One vital part of the documentary process is the need for viewing copies of your footage (interviews mainly) with visible timecode, usually on VHS or DVD. These are needed for two reasons: a) for the producer to be able to watch the interviews and b) so that they can be sent to a transcription service so that a text document of the interviews can be made. Both of these reasons help the producer/writer write the script and determine what part of the interview they want on screen. The process of sending the masters to a dub facility and getting 1 or 2 VHS dubs struck of each tape is an expensive process….typically averaging about $20 per tape. When you have 20 interviewees, and 2-4 tapes per interviewee, that is a HUNK of cash.

But the camera operator on this production came up with an alternate method that is, in my eyes, very revolutionary, and very high tech. I thought it was so cool and such a money and time saver that I asked him to share it.
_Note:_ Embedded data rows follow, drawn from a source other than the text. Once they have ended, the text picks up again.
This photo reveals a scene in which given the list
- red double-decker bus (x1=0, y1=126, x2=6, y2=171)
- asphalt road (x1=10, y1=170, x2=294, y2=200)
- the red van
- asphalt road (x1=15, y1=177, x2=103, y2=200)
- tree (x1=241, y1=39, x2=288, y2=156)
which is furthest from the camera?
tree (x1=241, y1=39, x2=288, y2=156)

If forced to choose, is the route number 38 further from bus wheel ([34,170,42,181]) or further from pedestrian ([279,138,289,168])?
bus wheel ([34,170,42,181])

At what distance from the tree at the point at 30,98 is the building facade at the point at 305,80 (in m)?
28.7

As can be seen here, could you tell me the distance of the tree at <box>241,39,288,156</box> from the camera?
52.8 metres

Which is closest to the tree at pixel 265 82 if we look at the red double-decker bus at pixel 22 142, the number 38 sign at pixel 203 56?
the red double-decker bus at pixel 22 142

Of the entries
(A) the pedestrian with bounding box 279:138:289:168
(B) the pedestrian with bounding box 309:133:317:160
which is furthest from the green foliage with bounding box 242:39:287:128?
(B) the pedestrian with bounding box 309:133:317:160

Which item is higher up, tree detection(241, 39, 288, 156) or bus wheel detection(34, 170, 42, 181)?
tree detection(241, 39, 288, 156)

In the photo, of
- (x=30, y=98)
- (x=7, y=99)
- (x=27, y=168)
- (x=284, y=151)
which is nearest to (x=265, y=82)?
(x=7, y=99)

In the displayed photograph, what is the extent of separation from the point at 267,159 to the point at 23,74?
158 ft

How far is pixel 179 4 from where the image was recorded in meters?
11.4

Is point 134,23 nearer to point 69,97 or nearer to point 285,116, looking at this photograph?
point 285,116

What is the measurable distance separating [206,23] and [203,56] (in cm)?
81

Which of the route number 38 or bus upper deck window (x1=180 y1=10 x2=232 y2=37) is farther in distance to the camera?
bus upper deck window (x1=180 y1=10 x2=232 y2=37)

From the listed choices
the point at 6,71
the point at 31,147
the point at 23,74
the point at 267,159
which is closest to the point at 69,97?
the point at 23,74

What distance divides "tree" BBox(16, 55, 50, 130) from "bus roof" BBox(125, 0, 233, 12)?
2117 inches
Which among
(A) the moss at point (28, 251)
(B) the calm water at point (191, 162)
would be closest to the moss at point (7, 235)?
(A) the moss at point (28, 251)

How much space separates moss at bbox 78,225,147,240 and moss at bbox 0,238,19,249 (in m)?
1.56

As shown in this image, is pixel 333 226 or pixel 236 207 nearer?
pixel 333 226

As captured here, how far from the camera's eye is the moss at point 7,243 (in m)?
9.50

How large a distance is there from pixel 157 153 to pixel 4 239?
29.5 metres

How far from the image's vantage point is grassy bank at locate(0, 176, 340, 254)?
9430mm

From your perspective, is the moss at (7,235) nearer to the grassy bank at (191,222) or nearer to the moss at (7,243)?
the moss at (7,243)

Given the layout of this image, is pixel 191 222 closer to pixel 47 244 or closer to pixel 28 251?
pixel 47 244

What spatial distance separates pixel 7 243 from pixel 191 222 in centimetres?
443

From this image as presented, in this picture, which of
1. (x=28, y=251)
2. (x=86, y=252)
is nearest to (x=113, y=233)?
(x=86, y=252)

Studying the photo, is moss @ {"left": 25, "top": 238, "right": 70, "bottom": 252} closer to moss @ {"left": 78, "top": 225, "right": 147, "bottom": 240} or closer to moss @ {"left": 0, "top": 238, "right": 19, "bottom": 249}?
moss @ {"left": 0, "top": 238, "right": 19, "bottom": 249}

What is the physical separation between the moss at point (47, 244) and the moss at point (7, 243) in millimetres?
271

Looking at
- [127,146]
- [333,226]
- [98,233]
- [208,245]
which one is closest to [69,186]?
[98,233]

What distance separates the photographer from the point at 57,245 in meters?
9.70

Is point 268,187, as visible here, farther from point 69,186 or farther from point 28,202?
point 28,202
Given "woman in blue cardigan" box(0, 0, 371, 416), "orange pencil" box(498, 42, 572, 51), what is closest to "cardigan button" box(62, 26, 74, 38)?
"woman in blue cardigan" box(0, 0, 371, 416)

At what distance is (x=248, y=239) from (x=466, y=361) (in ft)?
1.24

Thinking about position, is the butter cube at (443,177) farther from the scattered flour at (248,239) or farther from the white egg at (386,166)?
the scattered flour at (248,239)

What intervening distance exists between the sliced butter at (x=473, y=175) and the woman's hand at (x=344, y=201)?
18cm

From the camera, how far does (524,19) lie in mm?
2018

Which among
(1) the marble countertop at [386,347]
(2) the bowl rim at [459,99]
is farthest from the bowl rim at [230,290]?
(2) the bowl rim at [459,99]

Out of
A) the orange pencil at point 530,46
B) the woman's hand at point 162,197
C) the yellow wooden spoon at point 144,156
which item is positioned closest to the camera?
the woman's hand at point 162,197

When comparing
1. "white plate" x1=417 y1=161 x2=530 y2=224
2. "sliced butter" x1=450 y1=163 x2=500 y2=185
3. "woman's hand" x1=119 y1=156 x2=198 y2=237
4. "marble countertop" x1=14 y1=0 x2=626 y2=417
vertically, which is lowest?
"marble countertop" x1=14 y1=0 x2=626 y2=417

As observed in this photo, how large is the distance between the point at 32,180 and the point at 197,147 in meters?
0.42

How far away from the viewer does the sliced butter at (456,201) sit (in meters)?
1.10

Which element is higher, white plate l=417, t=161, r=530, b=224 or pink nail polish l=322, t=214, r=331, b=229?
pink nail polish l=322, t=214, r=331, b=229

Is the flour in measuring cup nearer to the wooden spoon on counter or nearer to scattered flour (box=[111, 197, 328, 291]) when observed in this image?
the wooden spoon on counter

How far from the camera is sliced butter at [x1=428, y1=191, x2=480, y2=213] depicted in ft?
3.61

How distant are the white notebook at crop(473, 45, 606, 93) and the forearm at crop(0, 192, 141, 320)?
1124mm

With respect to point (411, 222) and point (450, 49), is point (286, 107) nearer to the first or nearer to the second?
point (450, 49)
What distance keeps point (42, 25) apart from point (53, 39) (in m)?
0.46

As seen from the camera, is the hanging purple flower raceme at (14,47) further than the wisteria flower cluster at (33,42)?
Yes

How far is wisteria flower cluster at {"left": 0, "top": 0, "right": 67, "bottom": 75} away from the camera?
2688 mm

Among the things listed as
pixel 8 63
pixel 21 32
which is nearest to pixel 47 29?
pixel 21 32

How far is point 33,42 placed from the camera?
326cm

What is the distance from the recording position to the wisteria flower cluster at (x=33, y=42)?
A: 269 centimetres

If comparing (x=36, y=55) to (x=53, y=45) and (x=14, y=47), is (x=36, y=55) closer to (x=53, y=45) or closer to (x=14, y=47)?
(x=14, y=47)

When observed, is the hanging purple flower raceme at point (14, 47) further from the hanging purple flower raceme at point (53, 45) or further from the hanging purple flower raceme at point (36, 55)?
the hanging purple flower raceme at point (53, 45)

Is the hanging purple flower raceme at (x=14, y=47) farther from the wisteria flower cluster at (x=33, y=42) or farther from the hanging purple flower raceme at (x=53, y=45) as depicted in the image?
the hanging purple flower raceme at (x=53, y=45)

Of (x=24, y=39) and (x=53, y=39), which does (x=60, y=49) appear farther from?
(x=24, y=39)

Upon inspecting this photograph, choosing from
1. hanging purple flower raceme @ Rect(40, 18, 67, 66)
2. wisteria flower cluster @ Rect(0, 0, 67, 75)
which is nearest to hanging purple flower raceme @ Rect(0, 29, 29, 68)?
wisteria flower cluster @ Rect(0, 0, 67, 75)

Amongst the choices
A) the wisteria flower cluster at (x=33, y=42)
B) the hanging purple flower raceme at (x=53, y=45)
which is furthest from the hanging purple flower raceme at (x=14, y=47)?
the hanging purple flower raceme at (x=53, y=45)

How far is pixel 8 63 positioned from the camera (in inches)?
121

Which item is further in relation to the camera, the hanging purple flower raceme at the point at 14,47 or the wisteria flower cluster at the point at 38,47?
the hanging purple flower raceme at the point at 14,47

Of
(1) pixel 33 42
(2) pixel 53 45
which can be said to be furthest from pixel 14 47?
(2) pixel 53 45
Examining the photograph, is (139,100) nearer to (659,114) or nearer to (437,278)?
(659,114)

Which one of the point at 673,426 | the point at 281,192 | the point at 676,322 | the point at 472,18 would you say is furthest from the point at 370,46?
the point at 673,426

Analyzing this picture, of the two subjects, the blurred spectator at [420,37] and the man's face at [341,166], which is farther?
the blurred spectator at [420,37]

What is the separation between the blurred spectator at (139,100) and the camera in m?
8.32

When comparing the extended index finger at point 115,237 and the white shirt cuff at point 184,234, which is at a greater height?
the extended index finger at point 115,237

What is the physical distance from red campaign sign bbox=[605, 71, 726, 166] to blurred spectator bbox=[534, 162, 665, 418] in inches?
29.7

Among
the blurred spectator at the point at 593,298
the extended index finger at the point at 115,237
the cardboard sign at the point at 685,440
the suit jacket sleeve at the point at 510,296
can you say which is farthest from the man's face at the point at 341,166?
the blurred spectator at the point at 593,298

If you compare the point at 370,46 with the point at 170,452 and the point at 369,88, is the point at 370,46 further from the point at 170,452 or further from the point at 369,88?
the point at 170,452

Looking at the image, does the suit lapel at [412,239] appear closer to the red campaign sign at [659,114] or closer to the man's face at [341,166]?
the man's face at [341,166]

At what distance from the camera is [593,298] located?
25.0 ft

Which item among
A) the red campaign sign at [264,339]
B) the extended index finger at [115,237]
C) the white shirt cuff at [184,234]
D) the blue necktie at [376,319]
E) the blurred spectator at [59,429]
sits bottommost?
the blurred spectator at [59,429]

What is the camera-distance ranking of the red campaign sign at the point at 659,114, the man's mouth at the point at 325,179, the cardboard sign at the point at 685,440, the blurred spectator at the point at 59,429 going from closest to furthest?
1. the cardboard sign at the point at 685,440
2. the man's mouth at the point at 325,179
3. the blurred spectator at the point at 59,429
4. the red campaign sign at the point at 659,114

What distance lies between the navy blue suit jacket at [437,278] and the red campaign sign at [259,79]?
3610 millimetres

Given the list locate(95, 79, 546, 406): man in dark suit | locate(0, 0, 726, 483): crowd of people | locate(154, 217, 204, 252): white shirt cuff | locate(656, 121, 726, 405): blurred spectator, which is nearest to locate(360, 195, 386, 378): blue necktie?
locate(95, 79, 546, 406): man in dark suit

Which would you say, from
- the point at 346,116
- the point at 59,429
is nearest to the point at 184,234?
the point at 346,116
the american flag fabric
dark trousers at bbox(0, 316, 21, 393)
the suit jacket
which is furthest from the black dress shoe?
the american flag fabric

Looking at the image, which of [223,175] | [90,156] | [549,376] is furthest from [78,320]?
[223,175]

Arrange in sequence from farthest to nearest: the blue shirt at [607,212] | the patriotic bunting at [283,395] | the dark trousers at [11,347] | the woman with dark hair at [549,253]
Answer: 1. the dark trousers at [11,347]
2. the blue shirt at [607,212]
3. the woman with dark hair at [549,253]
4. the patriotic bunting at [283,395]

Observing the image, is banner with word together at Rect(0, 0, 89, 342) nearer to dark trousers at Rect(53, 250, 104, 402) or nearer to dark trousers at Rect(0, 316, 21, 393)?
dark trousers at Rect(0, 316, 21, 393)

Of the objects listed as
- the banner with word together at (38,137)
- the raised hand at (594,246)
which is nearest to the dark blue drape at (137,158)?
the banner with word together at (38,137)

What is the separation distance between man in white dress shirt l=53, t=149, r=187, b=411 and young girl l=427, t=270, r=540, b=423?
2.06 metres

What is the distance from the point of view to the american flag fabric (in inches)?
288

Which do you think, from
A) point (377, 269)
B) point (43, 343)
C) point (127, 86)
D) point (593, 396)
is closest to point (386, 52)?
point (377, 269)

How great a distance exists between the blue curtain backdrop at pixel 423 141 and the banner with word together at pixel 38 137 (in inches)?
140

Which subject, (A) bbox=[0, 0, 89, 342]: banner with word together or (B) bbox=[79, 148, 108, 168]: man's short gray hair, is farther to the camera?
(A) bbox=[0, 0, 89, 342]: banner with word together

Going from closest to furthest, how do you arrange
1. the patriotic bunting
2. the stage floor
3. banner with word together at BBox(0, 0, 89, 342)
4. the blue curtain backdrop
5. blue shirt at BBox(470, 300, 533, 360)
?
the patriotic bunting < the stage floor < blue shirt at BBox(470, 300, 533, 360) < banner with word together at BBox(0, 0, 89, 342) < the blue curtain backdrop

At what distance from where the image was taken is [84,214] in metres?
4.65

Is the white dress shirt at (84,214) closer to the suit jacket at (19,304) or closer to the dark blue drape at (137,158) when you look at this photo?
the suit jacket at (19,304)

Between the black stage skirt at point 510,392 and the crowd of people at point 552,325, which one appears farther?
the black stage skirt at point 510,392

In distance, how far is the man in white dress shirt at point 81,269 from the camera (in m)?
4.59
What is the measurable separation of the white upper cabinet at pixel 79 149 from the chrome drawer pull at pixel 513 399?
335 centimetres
He was more than happy to:

“Here is the system I used to make downconverts with on-screen time code:

From the Panasonic Varicam, I feed the output to an AJA box (HD10MD3) that takes the HDSDI and converts it to analog composite NTSC out.
This composite out is fed into a horita box, along with a feed of timecode from camera TC out. From the Horita box (old WG-50II), composite video NTSC emerges with time code in a window at the bottom of the screen. Since the picture is 16×9, and the AJA box is set to letterbox it into a 4:3 picture, the timecode is almost completely out of the picture frame in the black lower part of the letterbox. Since the AJA does not extract the audio from the HDSDI, I feed audio from the headphone out of the camera, along with the video with the timecode window, into the Sony DCR-HC32 MP4 camera which records it on a memory stick as MPEG-1 files with muxed audio. 180 minutes of 1/2 size video fit on a 1gig stick. The stick is downloaded into the computer.

For another client, I record onto mini DV camera and give them DV tapes with the downconvert with timecode window.

The only odd thing is that since the video is going through the AJA box, and the audio is coming straight out of camera, the audio is a frame or so ahead of the video. I have not really chased down exactly the offset, as the tapes are used for viewing and logging, not editing.
You could offline with these tapes, but they don’t have the 24 frame flags, and you would have to enter the code from a frame of the video into the system. You also might have to slip the audio back a frame against the video.

The box from Miranda (the DVC-822 for Panasonic, and DVC-802 for Sony) can do all this and put it out over firewire with code, I think. The $10,000 price for the Miranda made us decide to go the AJA route, with the HD10MD3 box costing just under $2000. We tried another box called the DV portal which was supposed to take SDI and give you DV with audio and timecode, but the AJA box does not pass the rp188 code from the Varicam HDSDI, so the portal was not of any real use.

You could feed all this to a firestore unit to go straight to an editable DV file, or use the Sony analog/digital (or a DV camera) to give you a firewire to feed straight to a laptop in the field.”

The producer loves this, as if he needs access to a certain byte, he just loads it up on his laptop and plays away, easily able to get to any point in the tape….rather than loading up and cueing up a VHS tape. Plus, he was able to post them on a FTP server for the translator to download and translate the spanish into english. Very handy.